● **ТЕКСТ ЗАДАНИЯ 1**:
Согласуются ли с текстом о Пугачёве утверждения (а), (б) и (в)? На каждое ответьте «да» или «нет» и приведите точную цитату из текста, которая это решает.
(а) Пугачёв наградил священников 150 рублями.
(б) Собравшиеся дворяне решили сопротивляться при любом числе мятежников.
(в) Воевода Белокопытов остался защищать город.
● **ТЕКСТ ЗАДАНИЯ 2**:
Продолжите текст о Пугачёве, начав сразу после его последнего предложения.

===== ИСХОДНЫЙ ТЕКСТ

Грабители повесили майоров Василия Юрлова, Дмитрия Маковиева и дворянку Наталью Ульянову. Они захватили все казенные деньги, выпустили казенное вино и раздали безденежно соль крестьянам и чувашам.

После пятичасового грабежа Пугачев повесил канцеляриста Михайлу Еремеева, наградил священников 150 рублями, переправился обратно через реку Суру и, взяв с собой до 60 человек горожан, добровольно записавшихся в казаки, направился к Алатырю.

Известие о приближении самозванца заставило многих дворян собраться в Алатырской провинциальной канцелярии для совещания, как им защищаться. Во главе собравшихся находился исправлявший воеводскую должность подполковник Матвей Белокопытов и человек десять дворян. Совещавшиеся условились, что если число мятежников будет не более 500 человек, то сопротивляться, а в противном случае встретить их с хлебом и солью. Для разведки неприятеля они отправили прапорщика инвалидной команды Сюльдяшева10. По собранным им сведениям, Пугачев располагал более чем двумя тысячами человек, и потому сопротивление ему признано невозможным. Тогда воевода Белокопытов бежал, а за ним бежали и многие дворяне, причем Белокопытов «караул, находящийся у рогаток, так как и обывателей, собранных нарочно на защиту города, вооруженных до 200 человек, распустил». Секретари воеводской канцелярии также разъехались в разные стороны, и прискакавший из Симбирска курьер с «промеморией» не нашел никого в присутствии. Случайно наткнувшись на сержанта штатной команды Михаила Лосева, он передал ему пакет. Лосев прочел бумагу, в которой Симбирская провинциальная канцелярия требовала уведомление, «где злодей находится». Лосев вместе с канцеляристом Василием Поповым отвечали, что злодей приближается уже к Алатырю, и отправили курьера обратно.

==========
===== ВЫДЕРЖКА ИЗ ДАННЫХ

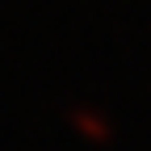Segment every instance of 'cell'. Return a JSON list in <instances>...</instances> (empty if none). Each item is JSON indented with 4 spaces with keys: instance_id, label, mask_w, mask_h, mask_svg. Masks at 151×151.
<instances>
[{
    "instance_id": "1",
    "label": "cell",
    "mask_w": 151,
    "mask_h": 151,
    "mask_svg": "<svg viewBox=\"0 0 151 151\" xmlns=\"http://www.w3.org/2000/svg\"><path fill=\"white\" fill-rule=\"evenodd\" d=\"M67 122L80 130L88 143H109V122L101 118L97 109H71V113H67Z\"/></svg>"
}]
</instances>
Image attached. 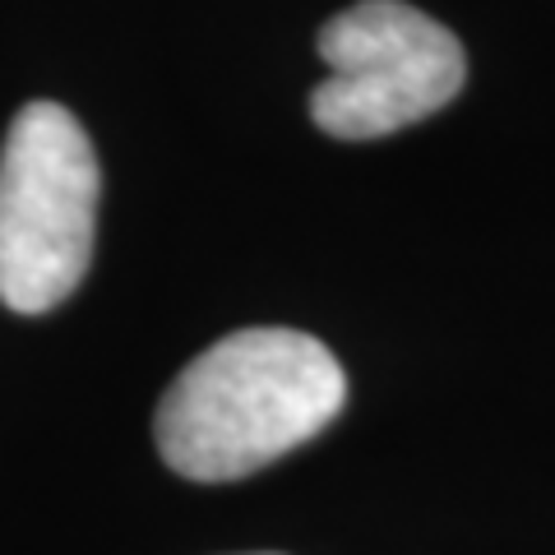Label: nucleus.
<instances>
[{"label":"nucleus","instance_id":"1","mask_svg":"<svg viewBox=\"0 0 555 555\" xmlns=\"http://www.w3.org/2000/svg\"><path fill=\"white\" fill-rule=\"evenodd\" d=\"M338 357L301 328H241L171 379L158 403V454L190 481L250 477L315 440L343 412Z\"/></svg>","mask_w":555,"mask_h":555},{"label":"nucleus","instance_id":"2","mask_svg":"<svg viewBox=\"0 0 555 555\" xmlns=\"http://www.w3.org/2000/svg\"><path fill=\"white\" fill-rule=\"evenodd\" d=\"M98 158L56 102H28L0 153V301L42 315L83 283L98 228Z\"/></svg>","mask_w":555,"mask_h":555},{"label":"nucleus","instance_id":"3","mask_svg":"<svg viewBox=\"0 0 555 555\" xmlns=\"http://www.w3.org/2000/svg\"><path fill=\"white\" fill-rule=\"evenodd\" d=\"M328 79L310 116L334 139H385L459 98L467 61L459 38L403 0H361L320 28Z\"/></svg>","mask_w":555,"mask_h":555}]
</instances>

==========

● **ОТВЕТ К ЗАДАНИЮ 1**:
(а) Да: «наградил священников 150 рублями».
(б) Нет: «если число мятежников будет не более 500 человек, то сопротивляться, а в противном случае встретить их с хлебом и солью».
(в) Нет: «Тогда воевода Белокопытов бежал».

● **ОТВЕТ К ЗАДАНИЮ 2**:
Между тем у соборной церкви собралась толпа народа.

— Зачем собрались? — спросил проходивший Сюльдяшев.

— Советуемся между собой, как спасти свою жизнь. Воевода и все дворяне бежали из города, а у нас нет оружия, чем защищаться; мы согласились встретить злодея с честью.

Прапорщик Сюльдяшев говорил, что лучше бы готовиться к обороне города.

— Воля всемилостивейшей государыни, — отвечали ему жители, — нам не с чем противиться, а встретим их с хлебом и солью.

Обыватели разошлись по домам, а Сюльдяшев приказал Лосеву поставить караул у соляных амбаров и близ канцелярии на колокольце, с тем, что если появятся мятежники, то дать ему знать11. Лосев исполнил приказание, но почти все инвалидные офицеры, не дождавшись приближения самозванца, отправились за город к нему в лагерь12.

— Хорошо, что явились ко мне, други, — сказал им Пугачев, — но подите домой, вы не годитесь в мою службу — стары.

Утром 23 июля человек 20 яицких казаков приехали в ямскую слободу, находившуюся в четырех верстах от города, приказали населению выходить навстречу государю, стращая в случае сопротивления умертвить всех поголовно. Узнав, что в слободе находится управитель подпоручик Василий Косоговский, казаки вывели его на площадь и секли плетьми, спрашивая у ямщиков, добр ли он? Одобрительный ответ спас Косоговского от смерти, и ему приказано было находиться при встрече государя с своей командой. Ямщики вышли из слободы с хлебом и солью и при приближении самозванца все встали на колени.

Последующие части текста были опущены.